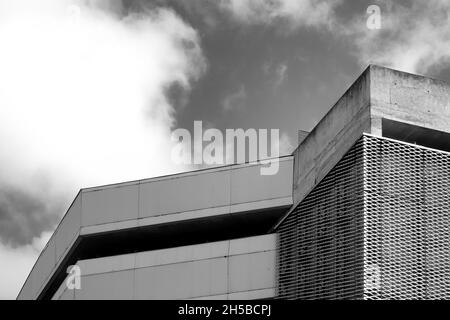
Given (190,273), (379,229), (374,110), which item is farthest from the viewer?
(190,273)

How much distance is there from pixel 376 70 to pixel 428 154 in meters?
2.58

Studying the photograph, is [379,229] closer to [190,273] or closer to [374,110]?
[374,110]

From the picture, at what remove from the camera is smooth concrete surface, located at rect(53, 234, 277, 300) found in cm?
3127

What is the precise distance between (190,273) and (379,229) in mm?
6603

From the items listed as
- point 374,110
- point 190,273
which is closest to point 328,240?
point 374,110

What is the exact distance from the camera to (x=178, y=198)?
110 feet

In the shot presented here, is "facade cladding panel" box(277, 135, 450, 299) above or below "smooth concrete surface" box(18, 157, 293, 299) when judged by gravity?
below

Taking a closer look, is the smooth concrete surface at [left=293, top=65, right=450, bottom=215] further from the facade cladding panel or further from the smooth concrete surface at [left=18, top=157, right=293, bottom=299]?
the smooth concrete surface at [left=18, top=157, right=293, bottom=299]

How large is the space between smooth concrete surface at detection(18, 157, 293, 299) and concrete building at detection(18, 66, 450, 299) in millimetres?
31

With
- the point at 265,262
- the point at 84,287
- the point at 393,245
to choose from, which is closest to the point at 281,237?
the point at 265,262

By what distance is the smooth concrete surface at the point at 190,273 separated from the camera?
103 ft

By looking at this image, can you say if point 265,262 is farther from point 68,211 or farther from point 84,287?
point 68,211

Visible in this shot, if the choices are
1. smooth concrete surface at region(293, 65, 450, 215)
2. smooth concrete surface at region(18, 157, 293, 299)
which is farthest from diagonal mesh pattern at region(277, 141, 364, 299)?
smooth concrete surface at region(18, 157, 293, 299)
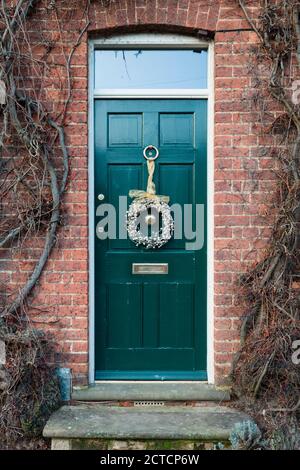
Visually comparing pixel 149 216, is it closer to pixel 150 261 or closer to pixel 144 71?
pixel 150 261

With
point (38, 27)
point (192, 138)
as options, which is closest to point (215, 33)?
point (192, 138)

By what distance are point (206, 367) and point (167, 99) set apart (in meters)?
2.39

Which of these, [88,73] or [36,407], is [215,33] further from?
[36,407]

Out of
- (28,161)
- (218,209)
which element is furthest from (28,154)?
(218,209)

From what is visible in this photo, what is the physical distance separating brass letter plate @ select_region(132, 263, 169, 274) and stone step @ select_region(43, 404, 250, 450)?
1.14 m

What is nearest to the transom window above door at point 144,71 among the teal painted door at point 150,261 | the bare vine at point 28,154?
the teal painted door at point 150,261

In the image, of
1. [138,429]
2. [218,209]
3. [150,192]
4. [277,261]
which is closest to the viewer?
[138,429]

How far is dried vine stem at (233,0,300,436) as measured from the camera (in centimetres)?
293

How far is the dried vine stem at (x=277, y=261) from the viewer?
293 centimetres

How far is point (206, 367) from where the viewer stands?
3338 millimetres

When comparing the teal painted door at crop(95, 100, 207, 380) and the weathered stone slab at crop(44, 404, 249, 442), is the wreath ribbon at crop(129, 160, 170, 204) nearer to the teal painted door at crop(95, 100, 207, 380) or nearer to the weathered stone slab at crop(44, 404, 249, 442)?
the teal painted door at crop(95, 100, 207, 380)

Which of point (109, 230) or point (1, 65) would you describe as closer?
point (1, 65)

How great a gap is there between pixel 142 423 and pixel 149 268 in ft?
4.02

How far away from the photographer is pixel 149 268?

* Task description:
Recast the lines between the ones holding "How far is dried" and "3338 millimetres", inclusive, as a Markdown table with columns Row and Text, giving each line a row number and leaving out blank lines.

* Task solution:
| Row | Text |
|---|---|
| 1 | How far is dried vine stem at (233,0,300,436) as measured from the camera (in centimetres)? |
| 2 | 293 |
| 3 | How far is the dried vine stem at (x=277, y=261) from the viewer? |
| 4 | 293 centimetres |
| 5 | How far is point (206, 367) from where the viewer stands? |
| 6 | 3338 millimetres |